Generating text-to-speech

We've successfully established our codebase, paving the way for generating voiceovers from simple text inputs. Our next step involves crafting the text we wish to vocalize. Once our script is ready, we'll feed it into the inference function detailed above. This process will transform our written words into a natural-sounding speech, bringing our text to life. Let's proceed to prepare our text and experience the seamless synthesis that our setup offers.

text = "StyleTTS 2 is a text-to-speech model that leverages style diffusion and adversarial training with large speech language models to achieve human-level text-to-speech synthesis." 

start = time.time()
noise = torch.randn(1,1,256).to(device)
wav = inference(text, noise, diffusion_steps=5, embedding_scale=1)
rtf = (time.time() - start) / (len(wav) / 24000)
print(f"RTF = {rtf:5f}")
import IPython.display as ipd
display(ipd.Audio(wav, rate=24000))

Lets breakdown the code,

Defining the Text to be Synthesized:

text = "StyleTTS 2 is a text-to-speech model that leverages style diffusion and adversarial training with large speech language models to achieve human-level text-to-speech synthesis."

This line sets the variable text to a string that describes StyleTTS 2. This is the input text that will be converted into speech.

Measuring Synthesis Time:

start = time.time()

This line records the current time (in seconds) before the synthesis starts. It's used to calculate how long the synthesis process takes.

Generating Noise Input:

noise = torch.randn(1,1,256).to(device)

This line generates a random noise tensor with the shape (1, 1, 256) using PyTorch. This noise tensor is likely used as an input to the StyleTTS 2 model to initiate the style diffusion process. The tensor is moved to the appropriate device (CPU or GPU).

Performing the Synthesis:

wav = inference(text, noise, diffusion_steps=5, embedding_scale=1)
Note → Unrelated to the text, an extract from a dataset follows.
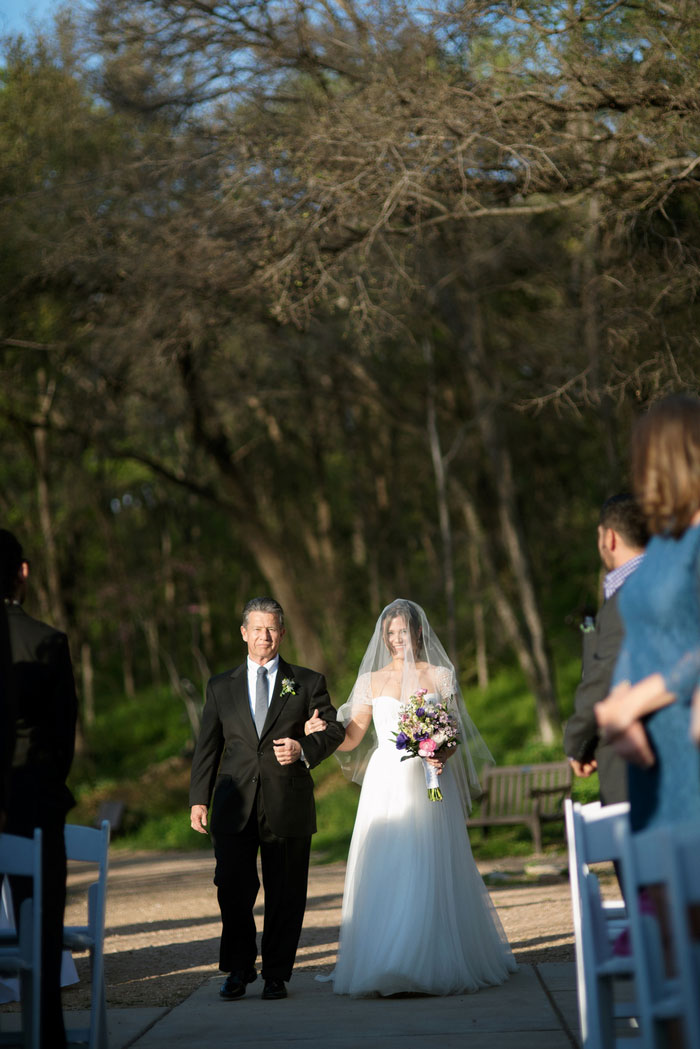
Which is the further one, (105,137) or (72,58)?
(105,137)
Here, the inference function is called with the input text, the generated noise, and additional parameters (diffusion_steps and embedding_scale). This function is responsible for converting the input text into a waveform (audio data).

rtf = (time.time() - start) / (len(wav) / 24000)
print(f"RTF = {rtf:5f}")

After the synthesis, the current time is recorded again, and the difference from the start time is calculated. This difference is the total time taken for the synthesis. The Real-Time Factor (RTF) is then calculated by dividing this time by the duration of the generated audio in seconds (len(wav) / 24000, assuming the sample rate is 24,000 Hz). RTF is a measure of how much longer the synthesis takes compared to the duration of the generated audio. An RTF of less than 1 means the synthesis is faster than real-time.
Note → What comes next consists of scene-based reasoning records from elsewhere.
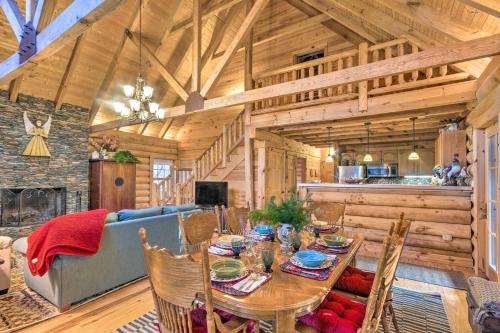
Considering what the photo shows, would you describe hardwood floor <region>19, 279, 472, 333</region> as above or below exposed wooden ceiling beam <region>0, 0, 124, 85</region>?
below

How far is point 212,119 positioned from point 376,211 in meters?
5.80

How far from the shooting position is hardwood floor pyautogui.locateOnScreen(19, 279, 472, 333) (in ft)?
7.82

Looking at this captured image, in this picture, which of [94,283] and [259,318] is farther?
[94,283]

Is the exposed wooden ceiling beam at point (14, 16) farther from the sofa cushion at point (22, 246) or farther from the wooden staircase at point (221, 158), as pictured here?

import IPython.display as ipd
display(ipd.Audio(wav, rate=24000))

Finally, the synthesized audio (wav) is played. This is done using IPython's Audio class, which is capable of playing an array of audio data in a Jupyter notebook environment. The sample rate is set to 24,000 Hz, which should match the rate used in the synthesis process.
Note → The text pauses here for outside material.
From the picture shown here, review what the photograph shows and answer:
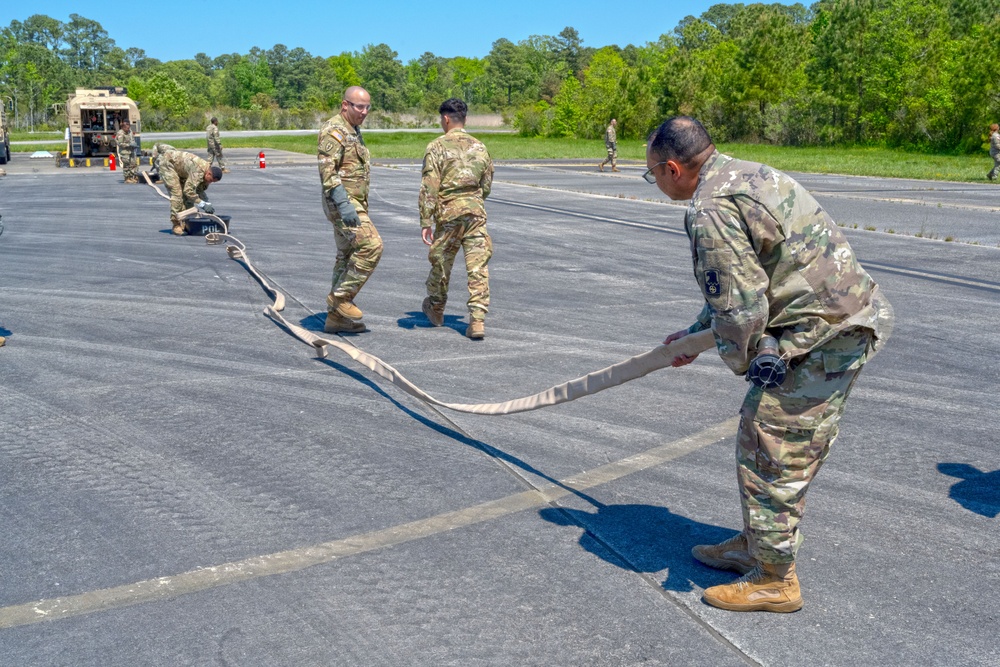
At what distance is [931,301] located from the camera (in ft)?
36.2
In summary, this code snippet takes a piece of text, synthesizes it into speech using the StyleTTS 2 model, measures the time taken for this process, calculates the Real-Time Factor, and plays back the synthesized audio.

audio-thumbnail
Output
0:00
/0:12

In conclusion

I trust that this concise guide has provided you with a clearer understanding of StyleTTS and its capabilities. By now, you should have a good foundation to begin exploring and utilizing this advanced text-to-speech technology. If you have any questions or need further assistance, feel free to reach out or consult the documentation for more in-depth information. Happy experimenting with StyleTTS!